Smart dog and the butcher
A butcher in his shop, and he's real busy, and he notices a dog in the shop. He shoos him away. But later, he notices the dog is back again.
So he goes over to the dog, and notices he has a note in his mouth. He takes the note and it reads, "I need 12 sausages and a leg of lamb, please. The dog has money in his mouth, as well." The butcher looks inside and, lo and behold, he finds the money for the order there. So he takes the money, and puts the sausages and lamb in a bag, placing it in the dog's mouth.
The butcher is well impressed, and since it's close to closing time, he decides to shut up shop and follow the dog.
So off he goes. The dog is walking down the street, when he comes to an intersection. The dog puts down the bag, jumps up and presses the button for the walk signal. Then he waits patiently, bag in mouth, for the lights to turn. They do, and he walks across the road, with the butcher following him all the way.
The dog then comes to a bus stop, and starts looking at the timetable. The butcher is in awe at this stage. The dog checks out the times, and then sits on one of the seats provided. Along comes a bus. The dog walks around the front, looks at the number, and goes back to his seat. Another bus comes, again the dog goes and looks at the number, notices it's the right bus, and climbs on.

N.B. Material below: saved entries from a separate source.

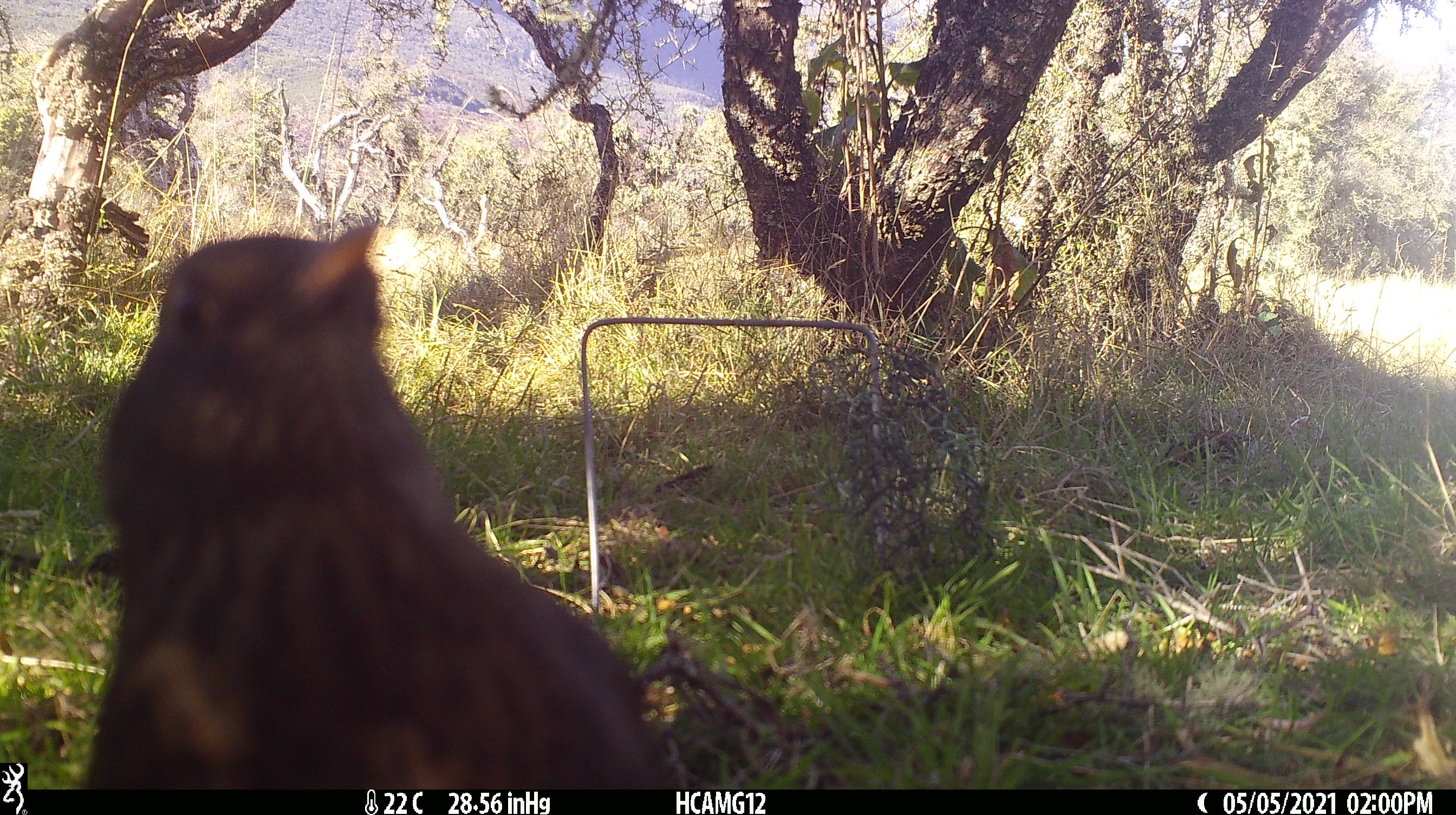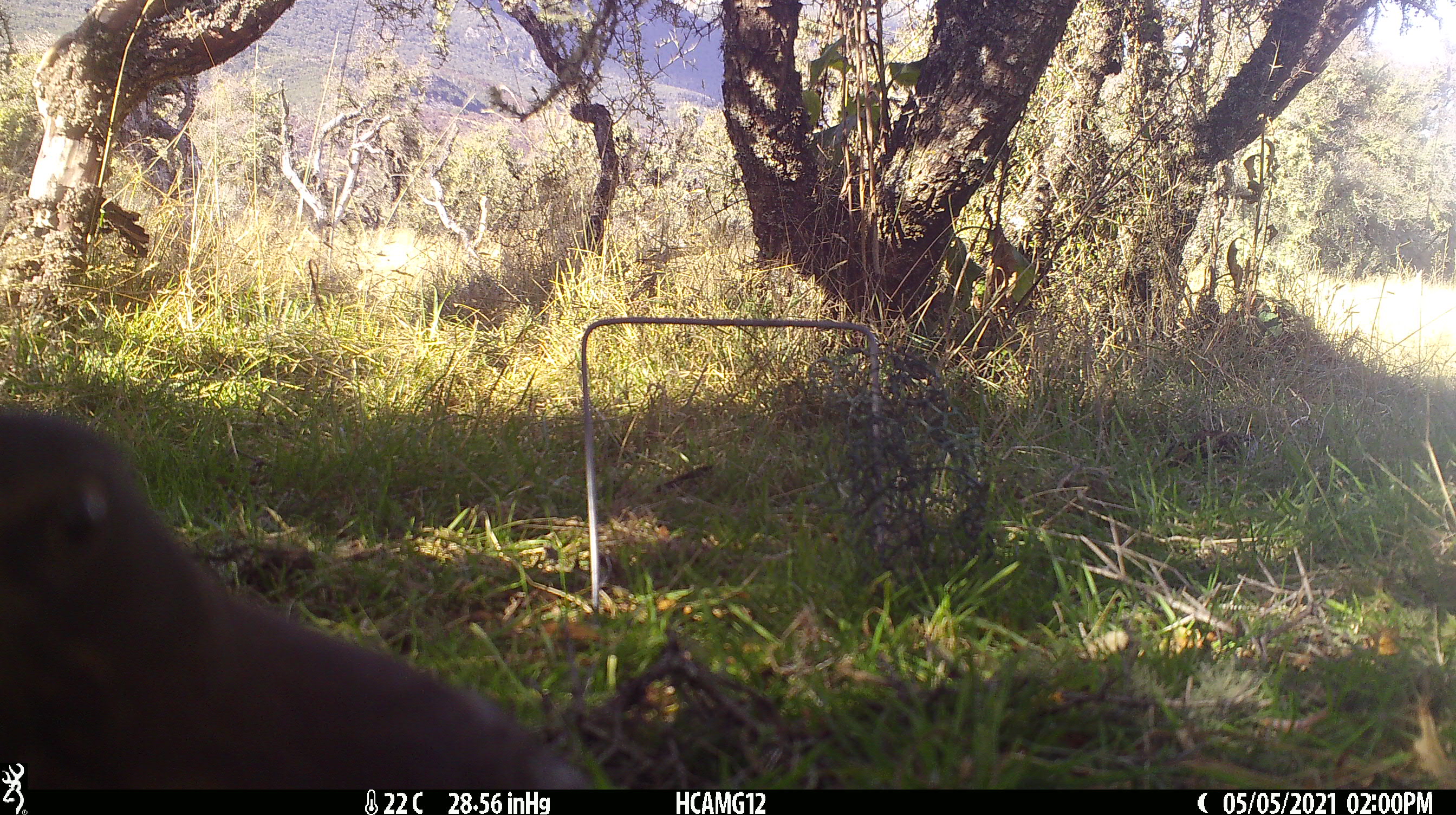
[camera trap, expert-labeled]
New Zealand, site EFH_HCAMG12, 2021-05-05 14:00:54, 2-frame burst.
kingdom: Animalia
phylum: Chordata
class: Aves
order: Passeriformes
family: Turdidae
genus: Turdus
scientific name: Turdus merula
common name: eurasian blackbird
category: blackbird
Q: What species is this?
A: Blackbird (eurasian blackbird) (Turdus merula).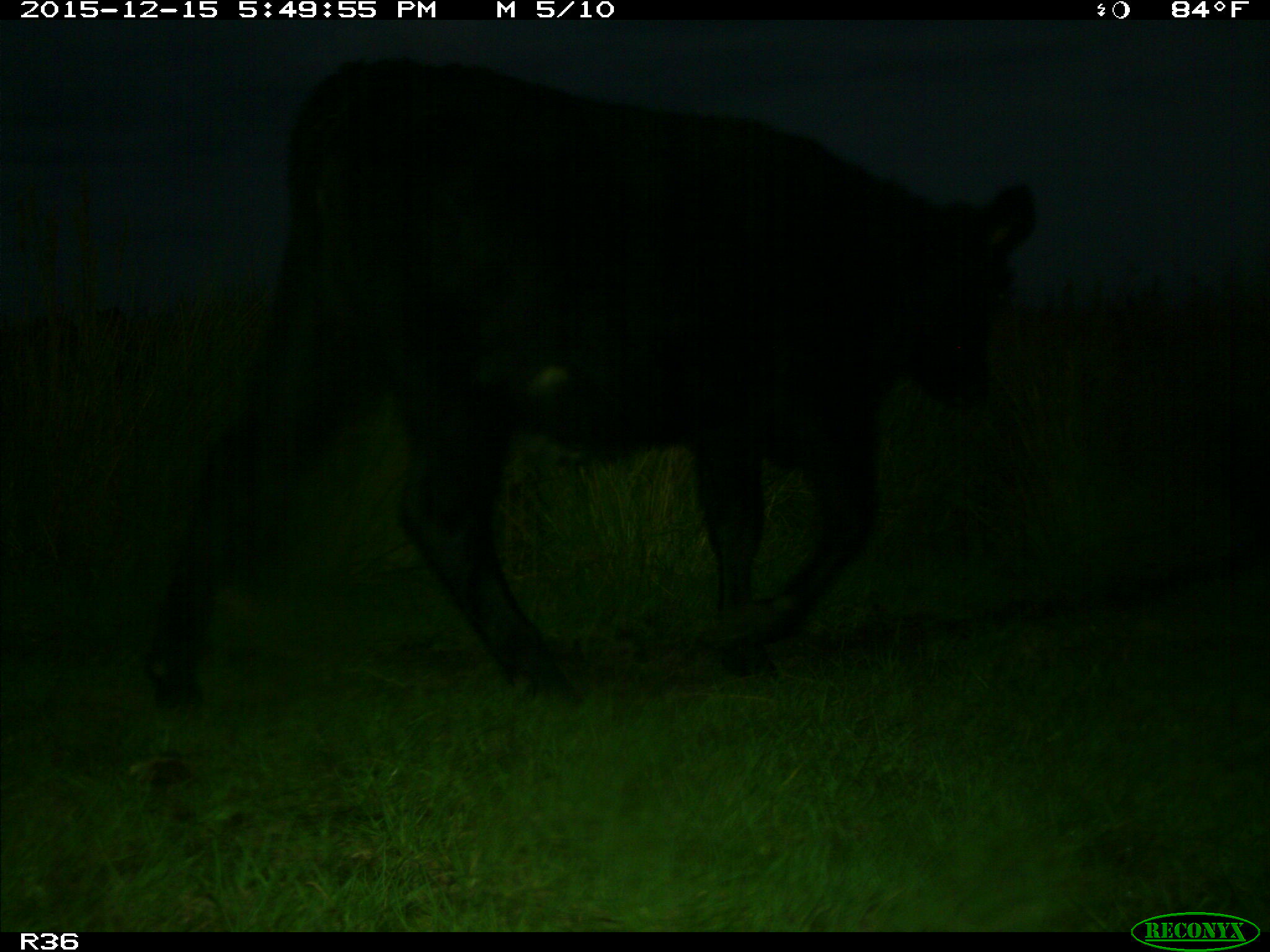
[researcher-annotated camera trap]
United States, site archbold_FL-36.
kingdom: Animalia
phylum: Chordata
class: Mammalia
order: Artiodactyla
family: Bovidae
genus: Bos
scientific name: Bos taurus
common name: domestic cow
Bos taurus (domestic cow).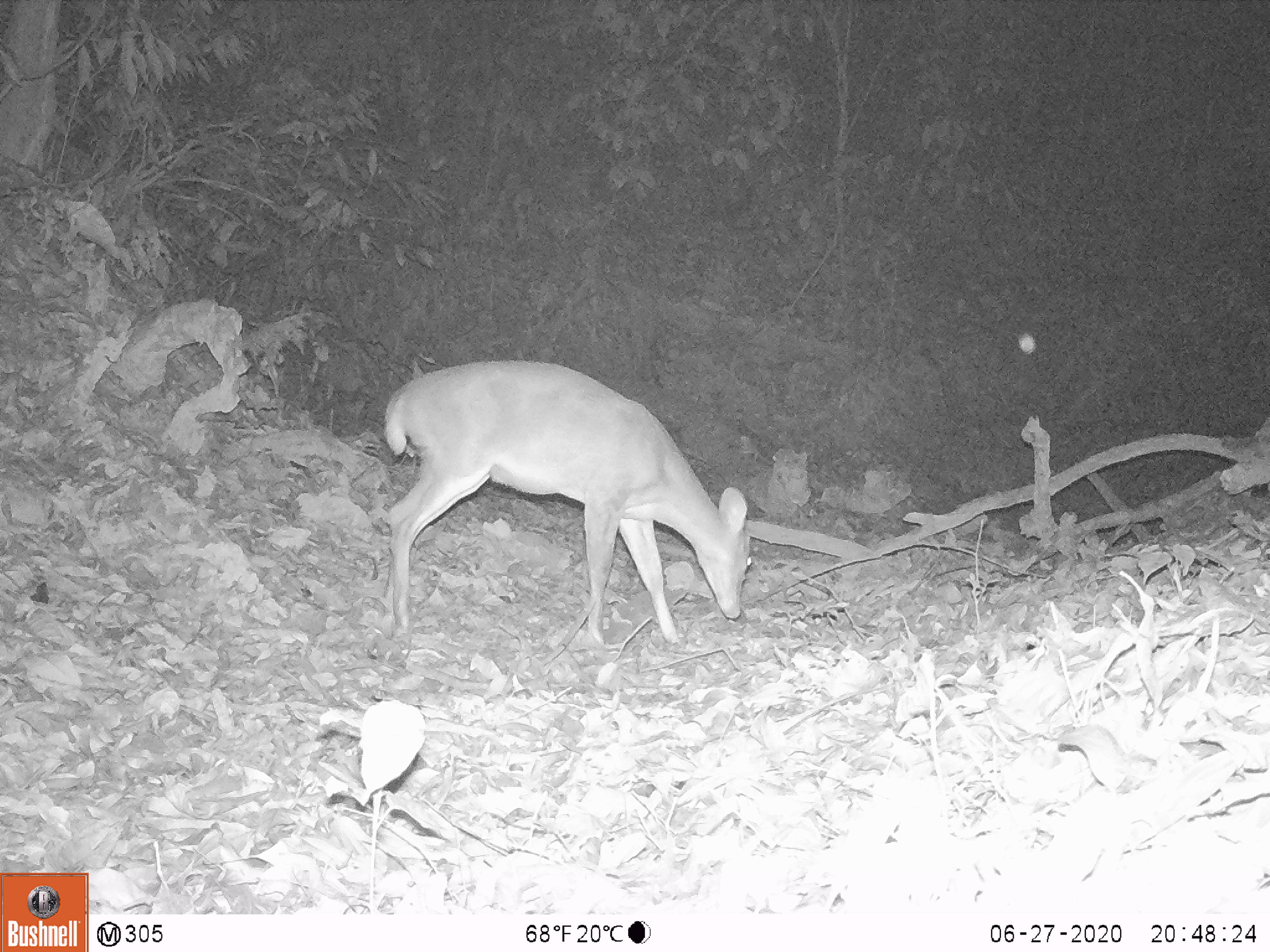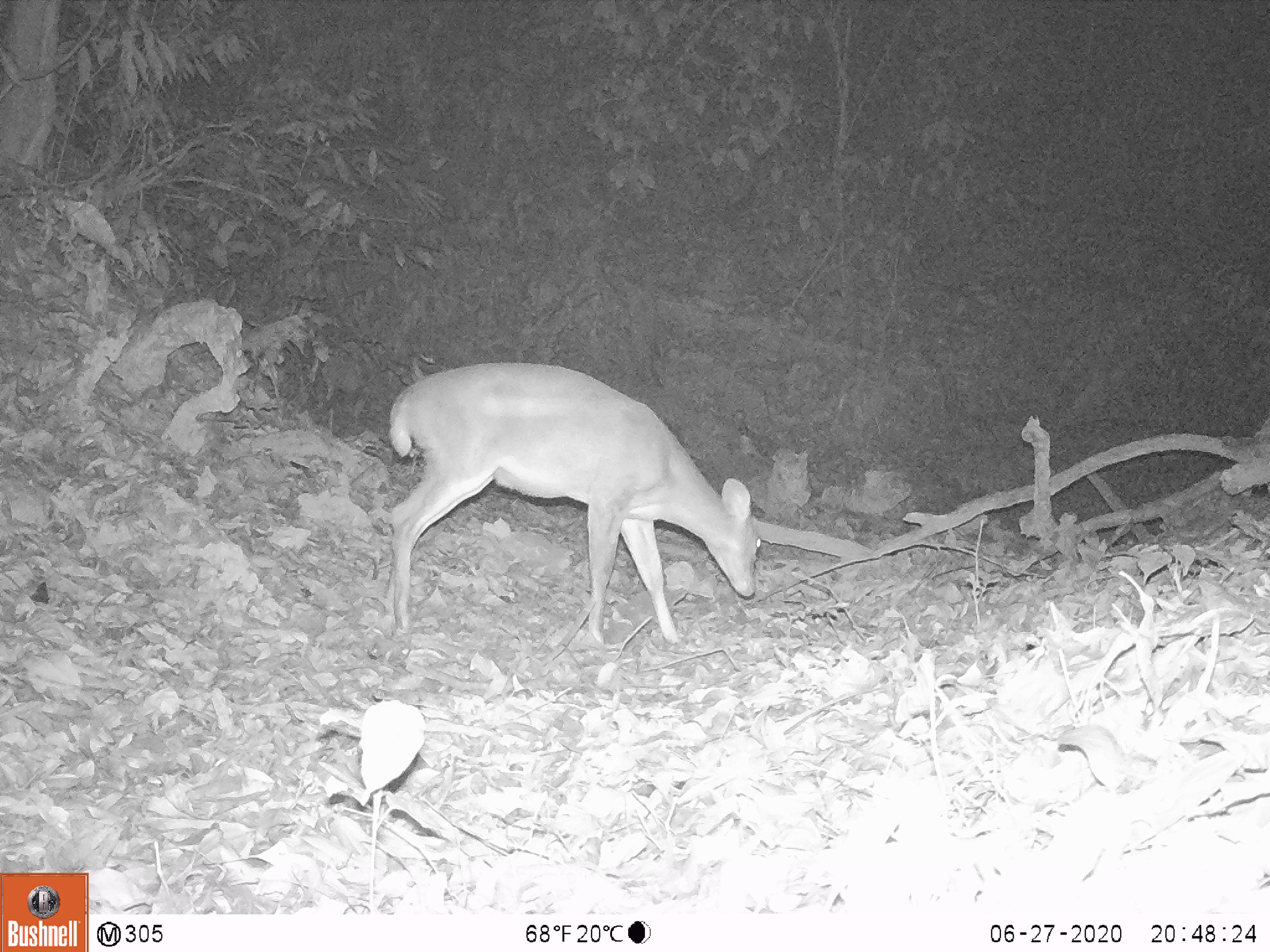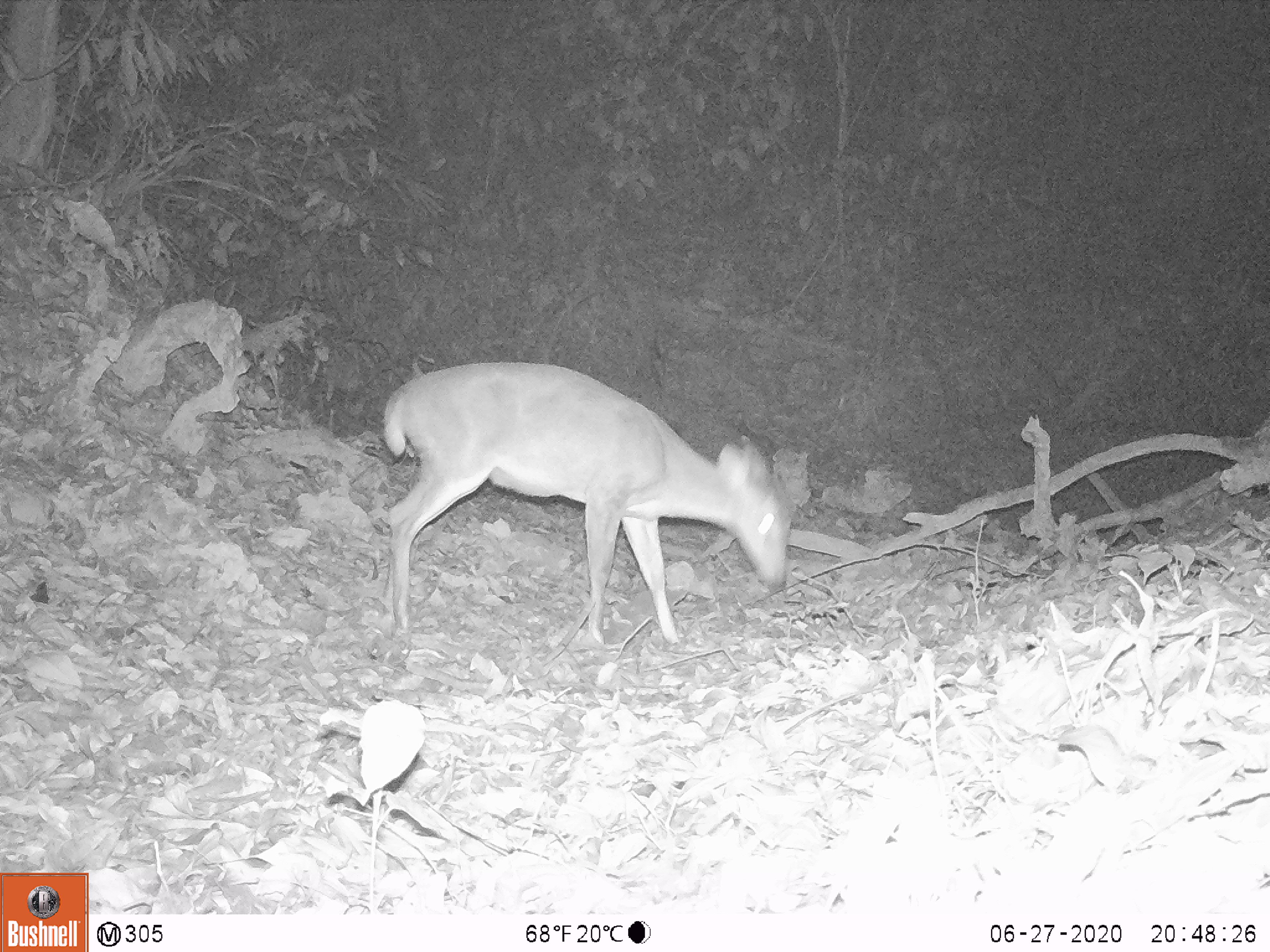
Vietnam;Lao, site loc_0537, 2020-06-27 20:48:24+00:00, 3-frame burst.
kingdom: Animalia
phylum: Chordata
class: Mammalia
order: Artiodactyla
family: Cervidae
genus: Muntiacus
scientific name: Muntiacus vuquangensis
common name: large-antlered muntjac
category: large antlered muntjac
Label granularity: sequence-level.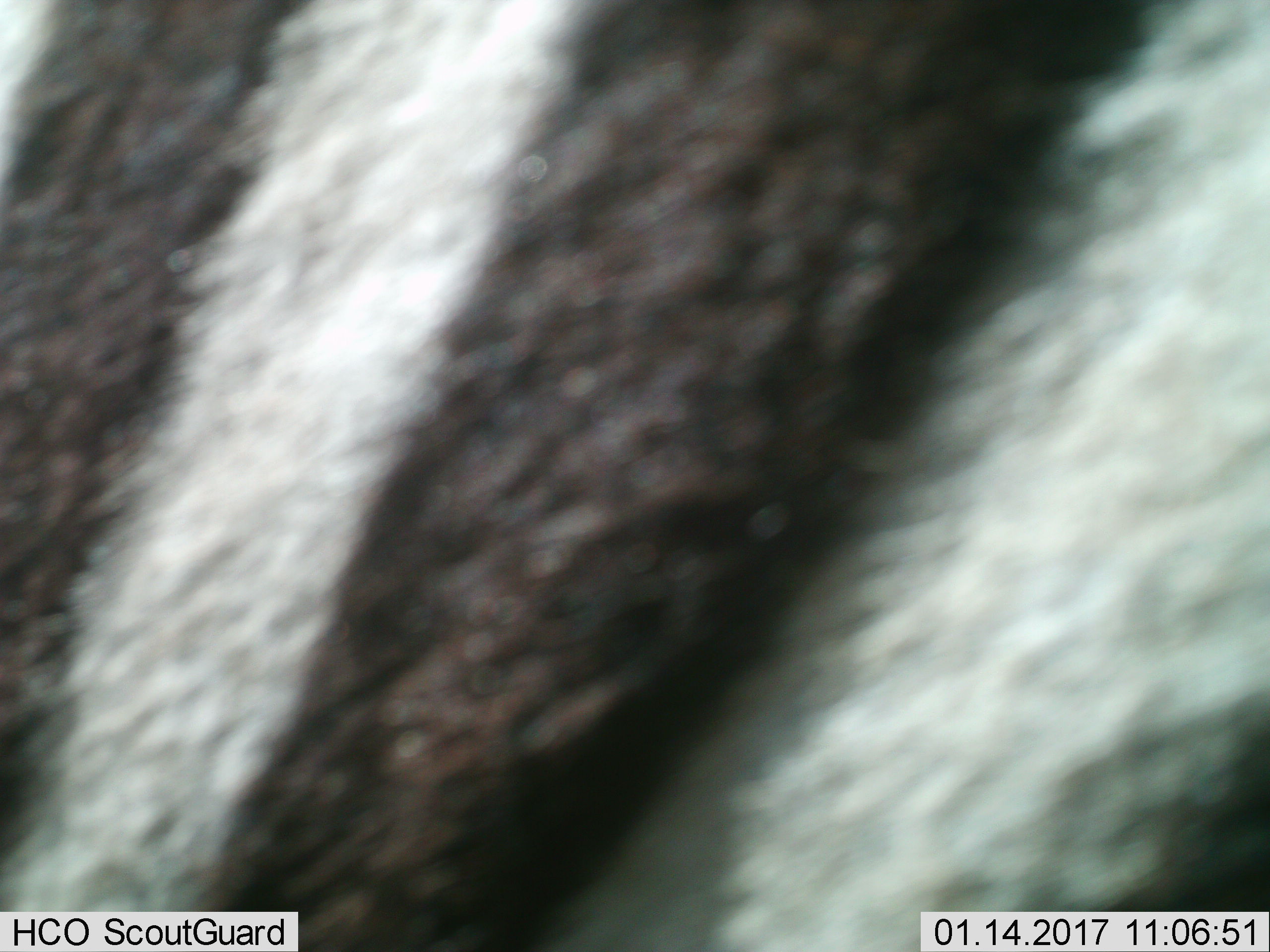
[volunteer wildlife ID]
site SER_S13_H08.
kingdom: Animalia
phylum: Chordata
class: Mammalia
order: Perissodactyla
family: Equidae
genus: Equus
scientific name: Equus quagga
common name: plains zebra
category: zebraplains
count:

The butcher, by now open-mouthed, follows him onto the bus.
The bus travels through the town and out into the suburbs, the dog looking at the scenery. Eventually he gets up, and moves to the front of the bus. He stands on 2 back paws and pushes the button to stop the bus. Then he gets off, his groceries still in his mouth.
Well, dog and butcher are walking along the road, and then the dog turns into house. He walks up the path, and drops the groceries on the step. Then he walks back down the path, takes a big run, and throws himself -Whap!- against the door. He goes back down the path, runs up to the door and -Whap!- throws himself against it again.
There's no answer at the house, so the dog goes back down the path, jumps up on a narrow wall, and walks along the perimeter of the garden. He gets to an open window, barks several times, walks back, jumps off, and waits at the door.
The butcher watches as a big guy opens the door, and starts laying into the dog, yelling at him and swearing at him.
The butcher runs up and stops the guy. "What the world are you doing ? The dog is a genius. He could be on TV, for heavens sake!"
To which the guy responds, "Clever, my ass! This is the second time this week that he's forgotton his key."